Not every app was leaking masked data; none of the apps we examined said they were recording a user’s screen — let alone sending them back to each company or directly to Glassbox’s cloud.
That could be a problem if any one of Glassbox’s customers aren’t properly masking data, he said in an email. “Since this data is often sent back to Glassbox servers I wouldn’t be shocked if they have already had instances of them capturing sensitive banking information and passwords,” he said.
The App Analyst said that while Hollister and Abercrombie & Fitch sent their session replays to Glassbox, others like Expedia and Hotels.com opted to capture and send session replay data back to a server on their own domain. He said that the data was “mostly obfuscated,” but did see in some cases email addresses and postal codes. The researcher said Singapore Airlines also collected session replay data but sent it back to Glassbox’s cloud.
Without analyzing the data for each app, it’s impossible to know if an app is recording a user’s screens of how you’re using the app. We didn’t even find it in the small print of their privacy policies.
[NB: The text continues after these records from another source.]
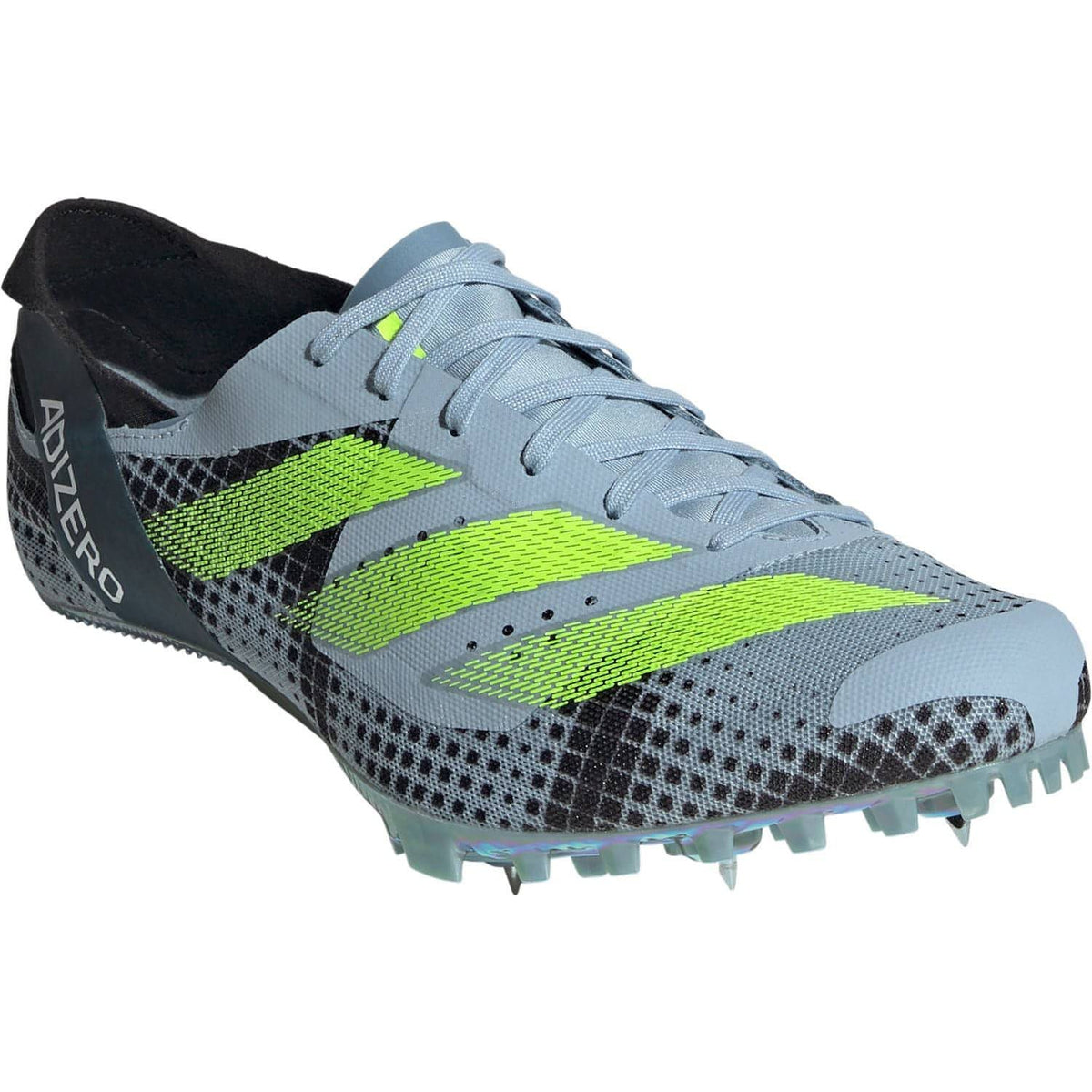 adidas Adizero Finesse Running Spikes - Blue | Running & Training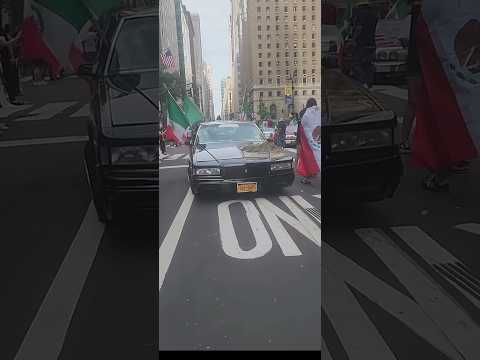 A una sola voz! Lefty sonando en NY #lefty #rap #nyc #chicanostyle  #mexicanos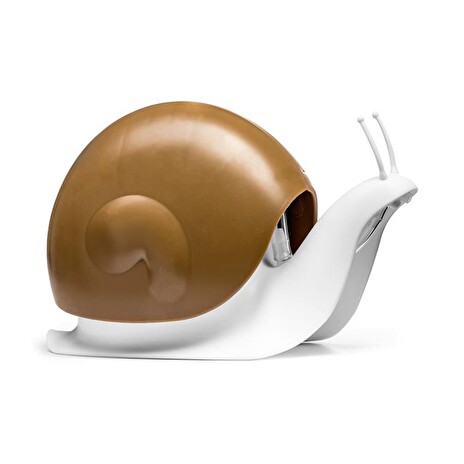 Dávkovač mýdla GADGET MASTER Snail Soap Dispenser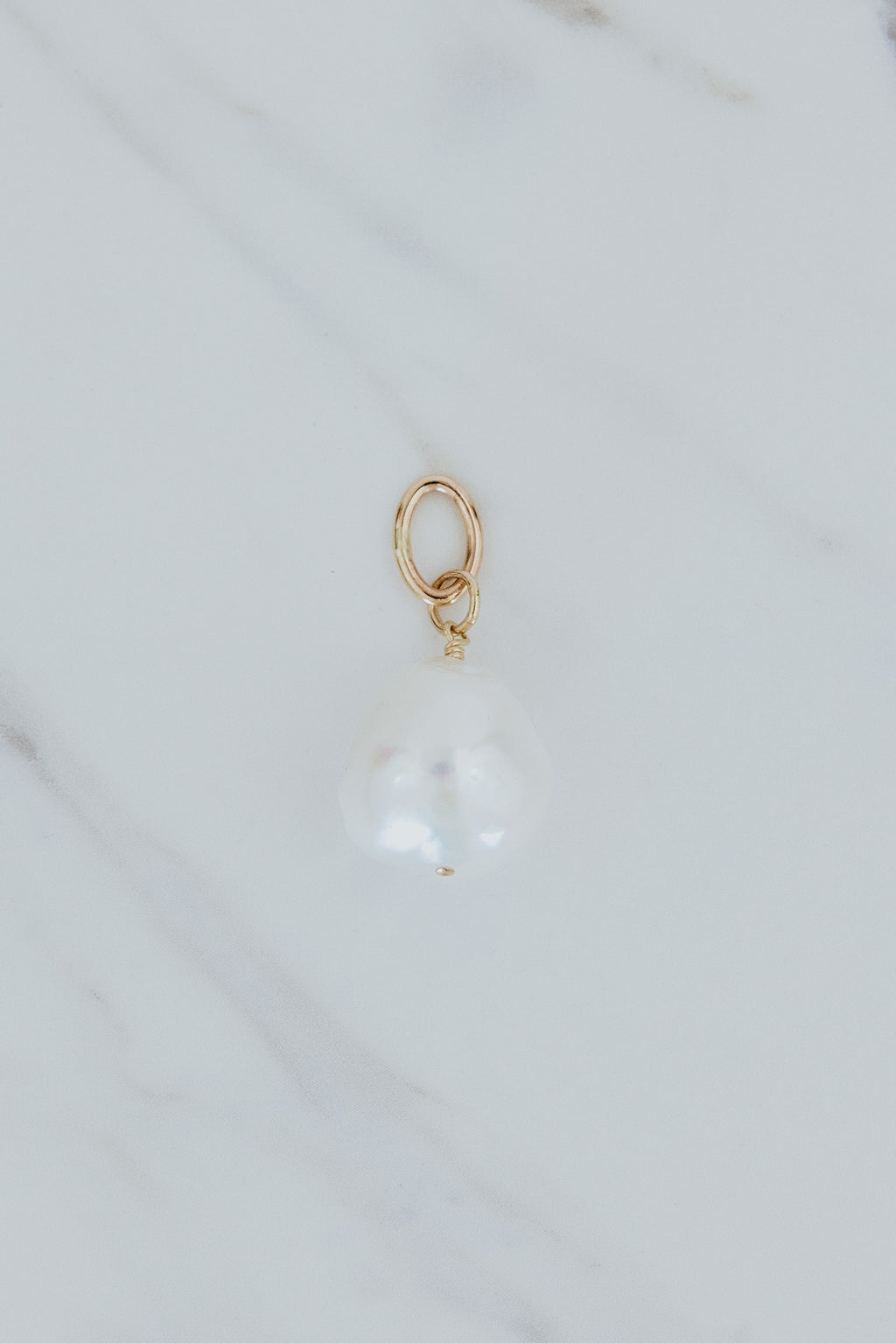 Necklace Charms - Pearls | GF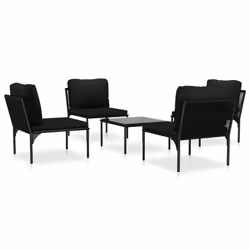 VidaXL 48590, 5 pièce(s)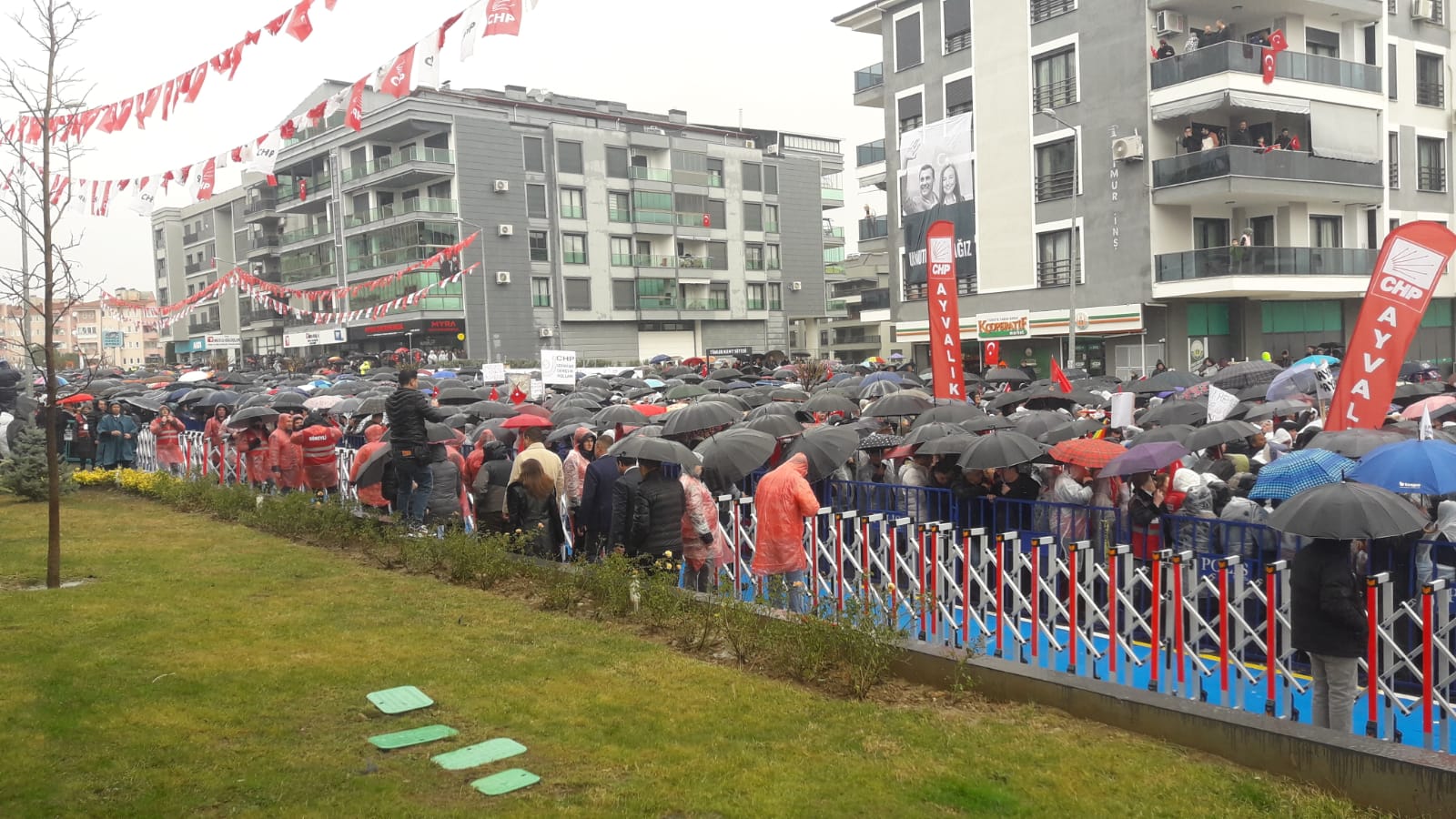 Denizli Haber Özgür Özek Miting (2)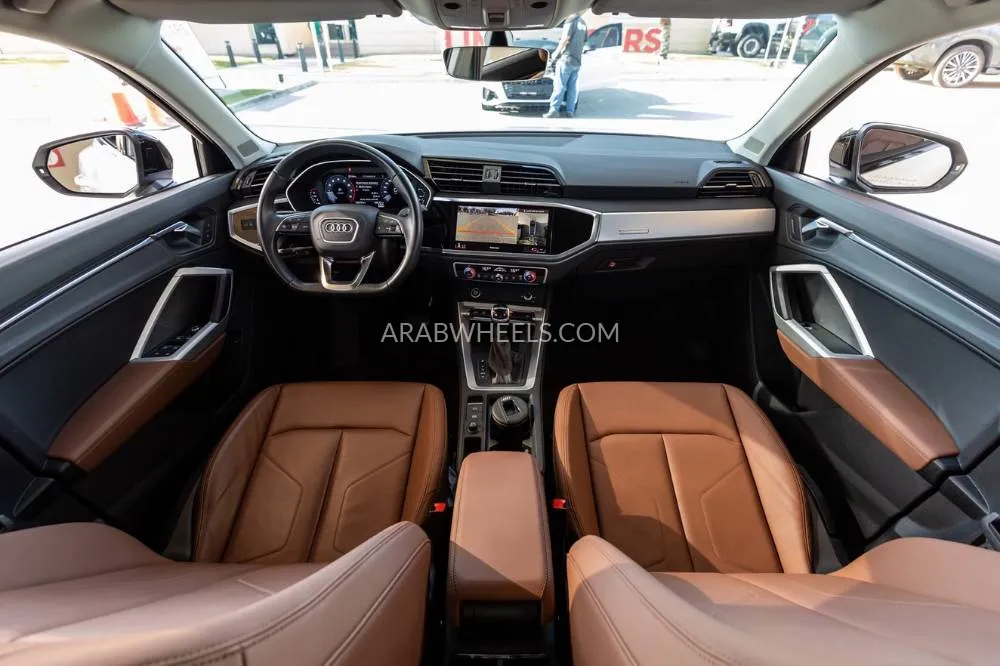 Audi Q3 2024 for Sale in Dubai Image-14
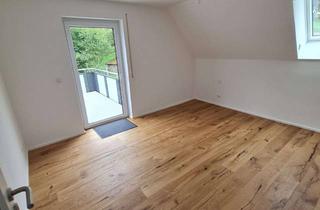 Wohnung mieten in 86502 Laugna, 6-Zimmer-Wohnung mit Balkon und Gartenanteil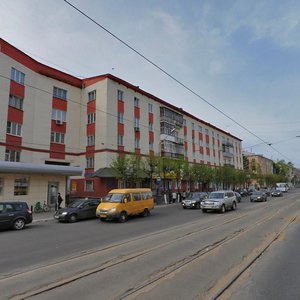 Тверь, Проспект Ленина, 43: фото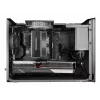PC Mini Tower -kotelo TACENS Mars Gaming MC-XPRO — Mini-ITX/Micro-ATX, SFX-virtalähdetuki, Mesh, musta, 120 mm tuuletin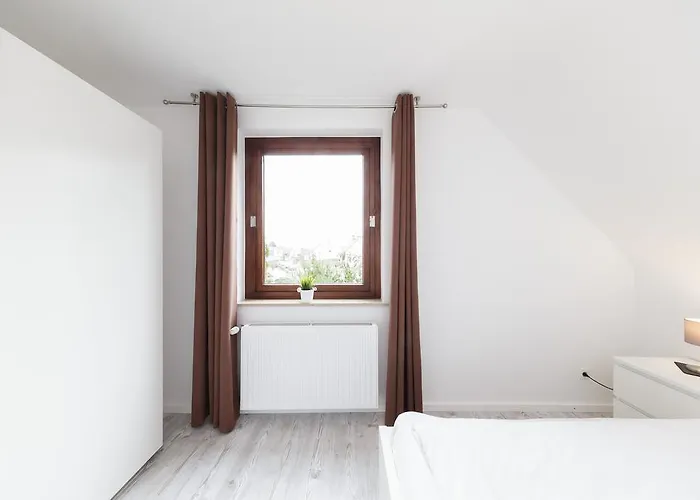 Duenenhaus Steinmarne 公寓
We asked all of the companies to point us to exactly where in its privacy policies it permits each app to capture what a user does on their phone.
“I think users should take an active role in how they share their data, and the first step to this is having companies be forthright in sharing how they collect their users data and who they share it with,” said The App Analyst.
“Glassbox has a unique capability to reconstruct the mobile application view in a visual format, which is another view of analytics, Glassbox SDK can interact with our customers native app only and technically cannot break the boundary of the app,” the spokesperson said, such as when the system keyboard covers part of the native app, “Glassbox does not have access to it,” the spokesperson said.
Glassbox is one of many session replay services on the market. Appsee actively markets its “user recording” technology that lets developers “see your app through your user’s eyes,” while UXCam says it lets developers “watch recordings of your users’ sessions, including all their gestures and triggered events.” Most went under the radar until Mixpanel sparked anger for mistakenly harvesting passwords after masking safeguards failed.
It’s not an industry that’s likely to go away any time soon — companies rely on this kind of session replay data to understand why things break, which can be costly in high-revenue situations.
But for the fact that the app developers don’t publicize it just goes to show how creepy even they know it is.